### Exercício escrito 1
Com base no trecho selecionado abaixo, responda:
(a) Que direitos são citados para quem trabalha registrado?
(b) Com quais custos o motorista que tem o próprio caminhão precisa arcar?
(c) Qual é a idade de Jamil Ferreira Lourenço?

### Trecho selecionado
#####

Antigamente, ser autônomo era o sonho da maioria dos motoristas que estavam começando na profissão. A sensação de liberdade, de poder decidir a rota, locais de parada e horários eram os principais atrativos para se ter o próprio caminhão. Porém, as diversas mudanças ocorridas no setor de transporte através dos anos, levou muitos autônomos a pensarem e até trocarem a suposta liberdade por um emprego com carteira assinada. Afinal, quem trabalha registrado conta com salário fixo todo mês, direitos como 13º salário, férias anuais e plano de saúde, entre outros benefícios. Porém, a jornada de trabalho é determinada pela empresa, o que muitas vezes pode significar cargas horárias puxadas.

Por outro lado, o motorista que opta por ter o seu próprio caminhão pode prestar serviços para uma ou mais empresas sem vínculo empregatício, mas é o responsável pela parte operacional e administrativa do seu negócio. Tem horários flexíveis durante as jornadas diárias; flexibilidade sobre dias e horários de trabalho, de aceitar e recusar cargas, porém, em contrapartida, não conta com salário fixo e tem de arcar com os custos do diesel, pedágio, alimentação e manutenção do caminhão, entre outras obrigações.

Na teoria parece ser fácil escolher, mas na prática a melhor opção não existe, pois tanto o motorista empregado quanto o autônomo têm compromissos e dificuldades, assim vai depender de cada profissional, de sua forma de trabalho e como ela se adéqua às suas prioridades pessoais. Confira o que pensa os empregados e autônomos:

1O que dizem os autônomos:

A opção profissional precisa ser consciente em relação às dificuldades de trabalhar por conta. O valor do frete, por exemplo, nem sempre é justo, alerta Jamil Ferreira

JAMIL FERREIRA

Jamil Ferreira Lourenço, 60 anos de idade e 33 de profissão, de Marataízes/ES. Autônomo, ele acredita que as duas condições apresentam vantagens e desvantagens, por isso é preciso estar bem atento na hora de escolher. “No meu caso, a possibilidade de poder faturar mais é uma das vantagens. O empregado tem garantias, mas recebe sempre o mesmo valor. Dependendo da minha organização e empenho, consigo aumentar o meu faturamento. Outros benefícios são a liberdade planejar a viagem e conhecer lugares diferentes e sem muitas cobranças”.

#####

### Registros
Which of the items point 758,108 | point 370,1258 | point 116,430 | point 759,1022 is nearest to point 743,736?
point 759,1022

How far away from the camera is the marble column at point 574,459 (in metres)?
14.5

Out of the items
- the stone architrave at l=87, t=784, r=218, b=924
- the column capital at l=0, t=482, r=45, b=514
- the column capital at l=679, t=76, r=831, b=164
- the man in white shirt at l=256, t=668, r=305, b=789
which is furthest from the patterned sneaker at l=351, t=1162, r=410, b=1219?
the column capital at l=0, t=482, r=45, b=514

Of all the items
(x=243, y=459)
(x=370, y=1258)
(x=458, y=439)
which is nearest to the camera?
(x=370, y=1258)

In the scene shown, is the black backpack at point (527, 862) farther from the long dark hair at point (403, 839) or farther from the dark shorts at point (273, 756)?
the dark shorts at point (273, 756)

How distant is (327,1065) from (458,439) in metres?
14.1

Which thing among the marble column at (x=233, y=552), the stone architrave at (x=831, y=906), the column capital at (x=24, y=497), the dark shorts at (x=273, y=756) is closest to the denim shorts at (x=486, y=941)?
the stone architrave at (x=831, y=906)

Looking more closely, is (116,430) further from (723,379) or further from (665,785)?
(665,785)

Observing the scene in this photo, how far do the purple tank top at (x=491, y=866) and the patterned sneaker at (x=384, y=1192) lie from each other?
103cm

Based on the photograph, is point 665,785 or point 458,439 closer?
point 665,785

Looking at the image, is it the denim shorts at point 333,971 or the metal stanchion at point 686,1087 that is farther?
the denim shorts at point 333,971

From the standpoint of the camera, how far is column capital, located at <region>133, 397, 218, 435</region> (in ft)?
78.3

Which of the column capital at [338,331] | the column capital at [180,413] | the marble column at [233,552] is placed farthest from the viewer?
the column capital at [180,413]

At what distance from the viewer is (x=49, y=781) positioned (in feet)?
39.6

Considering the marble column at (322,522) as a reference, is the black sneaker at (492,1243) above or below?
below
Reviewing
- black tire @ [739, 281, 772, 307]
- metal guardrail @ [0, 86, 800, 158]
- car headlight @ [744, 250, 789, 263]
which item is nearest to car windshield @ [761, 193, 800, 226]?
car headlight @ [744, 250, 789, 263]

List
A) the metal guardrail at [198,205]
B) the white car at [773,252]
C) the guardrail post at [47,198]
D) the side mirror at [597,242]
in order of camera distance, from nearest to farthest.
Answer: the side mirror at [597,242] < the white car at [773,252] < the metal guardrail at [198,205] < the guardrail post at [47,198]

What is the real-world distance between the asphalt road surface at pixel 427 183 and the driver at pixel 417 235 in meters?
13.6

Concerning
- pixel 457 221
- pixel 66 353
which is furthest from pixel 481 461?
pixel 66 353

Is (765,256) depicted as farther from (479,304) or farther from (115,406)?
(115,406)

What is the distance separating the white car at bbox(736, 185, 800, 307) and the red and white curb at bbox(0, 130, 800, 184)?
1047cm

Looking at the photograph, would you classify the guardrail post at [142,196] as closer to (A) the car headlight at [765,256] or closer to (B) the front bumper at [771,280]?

#####

### Exercício escrito 2
Informe somente o número de linhas da listagem acima que contêm a palavra "metres", diferenciando maiúsculas de minúsculas.

### Resposta do exercício 1
(a) 13º salário, férias anuais e plano de saúde.
(b) Diesel, pedágio, alimentação e manutenção do caminhão.
(c) 60 anos.

### Resposta do exercício 2
2